Un po’ di invidia invece bisogna confessarla per quel 20% guadagnato da Jean-Luc Mélenchon.

Certo, il sistema istituzionale presidenziale lo mette fuori gioco, e «Francia ribelle» è poco più di uno slogan. Tra populismo e antipolitica, la protesta sociale raccolta da Mélenchon è ricca di ambiguità. Come lo è questo cambio d’epoca, come dimostra la difficoltà di schierarsi apertamente nel ballottaggio, e come dicono le preoccupazioni verso una parte dell’elettorato di «Francia ribelle» che potrebbe o ritirarsi nell’astensione o addirittura votare per l’estrema destra xenofoba di Marine Le Pen.

Tuttavia solo l’idea che in Italia la sinistra radicale possa ambire alle prossime elezioni a quel 20% raccolto dal longevo combattente è pura fantasia. La condizione di afonia di quella che nel secolo scorso era la più forte sinistra europea è purtroppo sotto i nostri occhi. La crisi del vecchio partito, il minoritarismo delle sue varie componenti ne descrivono la condizione. Né la nostra disastrosa situazione economica ha prodotto movimenti sociali capaci di rinnovare e rappresentare la sofferenza e il disagio delle nuove povertà.
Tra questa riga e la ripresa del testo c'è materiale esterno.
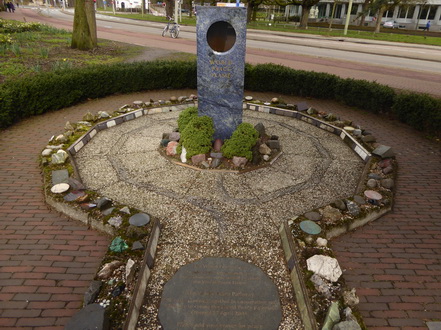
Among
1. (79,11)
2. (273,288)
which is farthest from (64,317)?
(79,11)

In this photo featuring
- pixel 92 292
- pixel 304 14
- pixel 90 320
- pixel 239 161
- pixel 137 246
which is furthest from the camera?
pixel 304 14

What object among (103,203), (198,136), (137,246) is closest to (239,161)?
(198,136)

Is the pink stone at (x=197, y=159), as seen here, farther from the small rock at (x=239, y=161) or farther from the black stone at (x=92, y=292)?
the black stone at (x=92, y=292)

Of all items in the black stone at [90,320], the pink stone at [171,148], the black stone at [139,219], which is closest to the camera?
the black stone at [90,320]

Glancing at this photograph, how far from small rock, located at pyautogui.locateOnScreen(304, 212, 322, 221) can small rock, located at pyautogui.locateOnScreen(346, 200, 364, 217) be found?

Abbiamo di fronte la diaspora di un ceto politico che riverbera la sua debolezza nella frantumazione senza fine, e anche nella mancanza di leadership. Nessun Mélenchon all’orizzonte e semmai il suo ologramma, gli accenti sovranisti, il «protezionismo solidale», l’ecologismo ben strutturato lo fanno assomigliare più a un grillismo di sinistra con i piedi saldamente piantati nella trentennale esperienza di dirigente del partito socialista.

La Francia è lontana per una sinistra che appare divisa tra un grillismo o un renzismo di complemento.